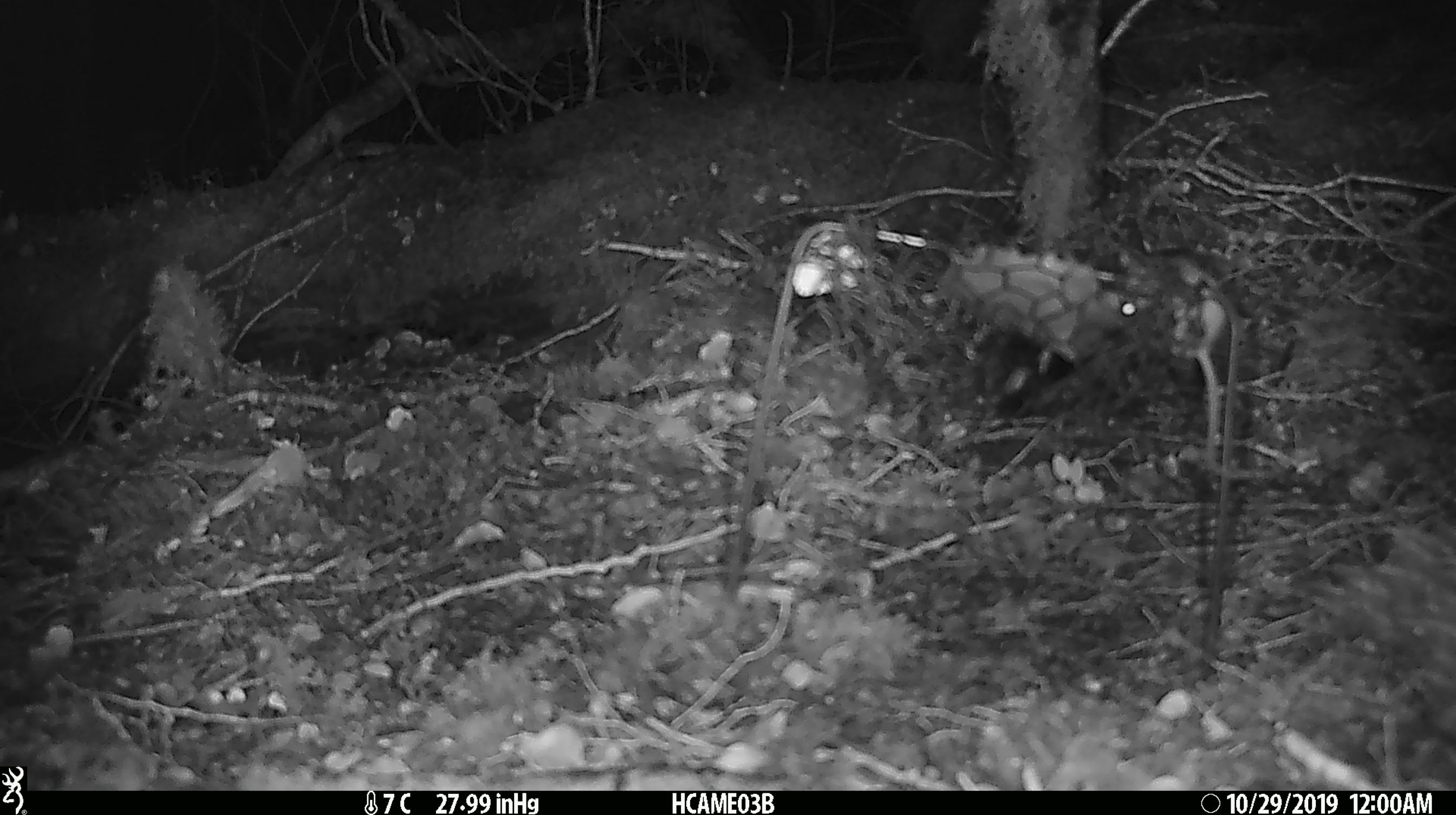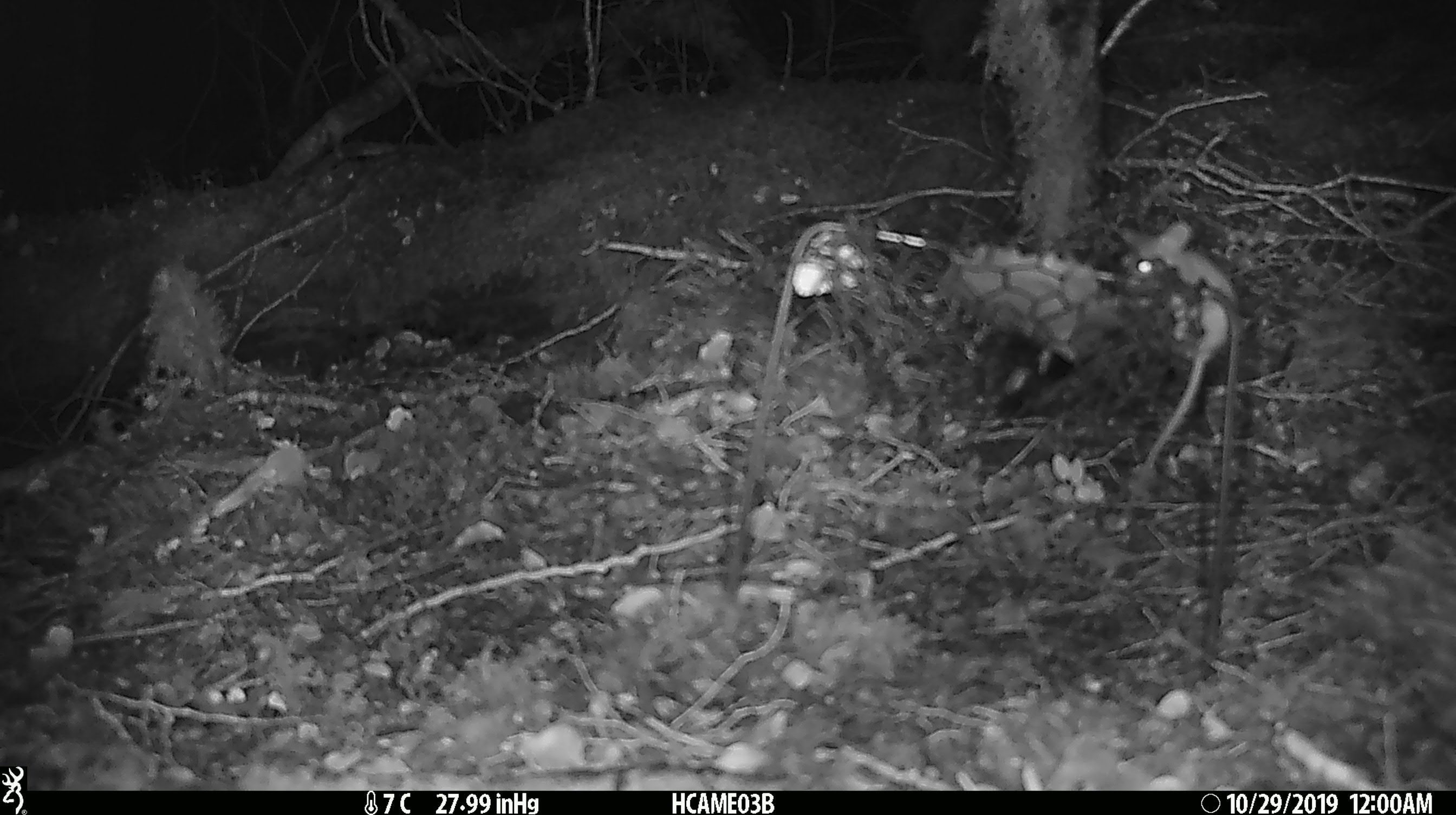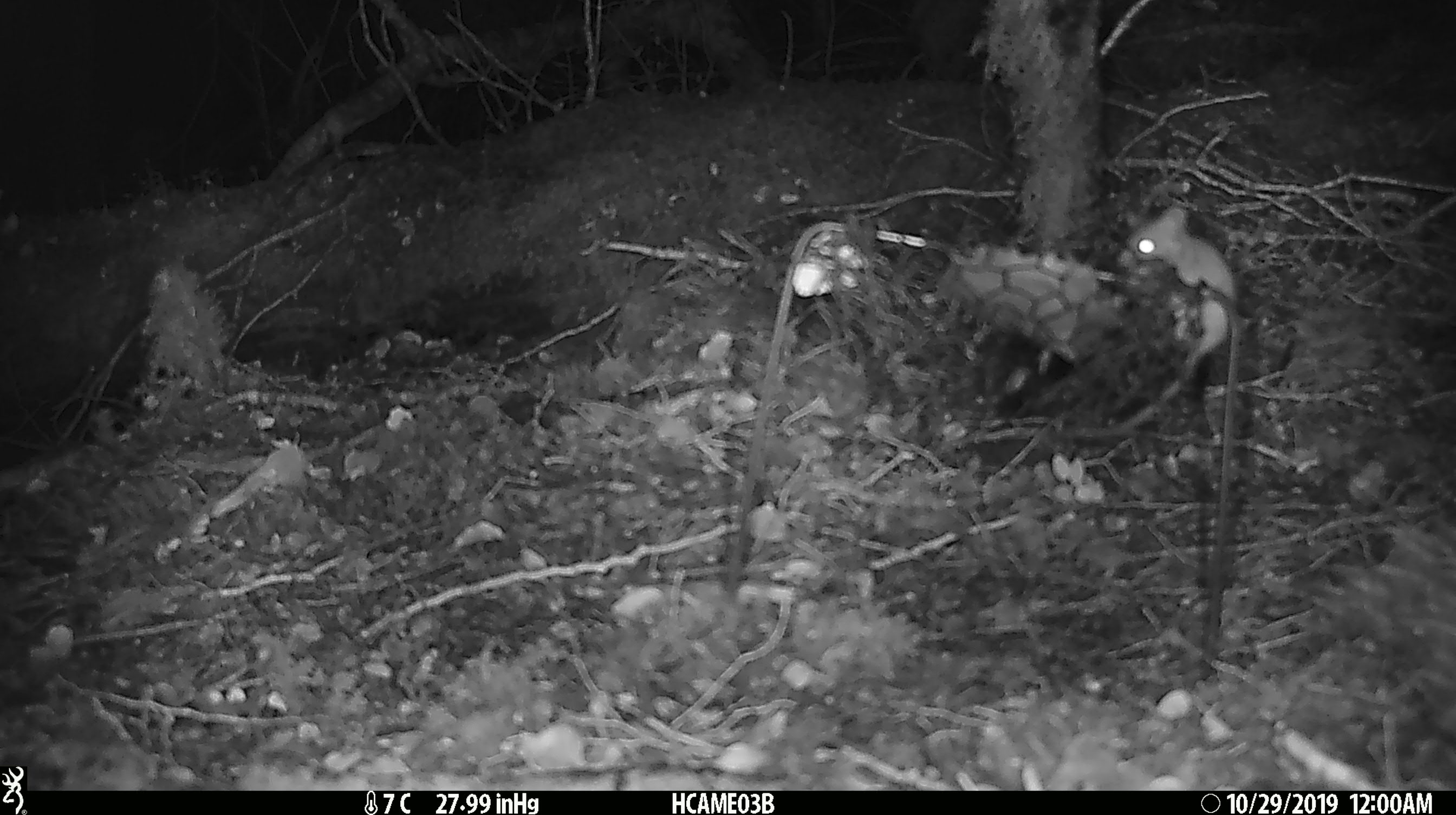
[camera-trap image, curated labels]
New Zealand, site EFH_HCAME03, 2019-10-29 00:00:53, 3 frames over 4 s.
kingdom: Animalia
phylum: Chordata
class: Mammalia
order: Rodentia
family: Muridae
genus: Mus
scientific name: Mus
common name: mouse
...
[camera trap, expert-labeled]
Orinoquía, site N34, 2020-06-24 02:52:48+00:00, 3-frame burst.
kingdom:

Work instruction - Set down again, word for word, the stretch of records from the line with "[camera-trap image, curated labels]" to the line with "common name: mouse", both of those lines included.

Response -
[camera-trap image, curated labels]
New Zealand, site EFH_HCAME03, 2019-10-29 00:00:53, 3 frames over 4 s.
kingdom: Animalia
phylum: Chordata
class: Mammalia
order: Rodentia
family: Muridae
genus: Mus
scientific name: Mus
common name: mouse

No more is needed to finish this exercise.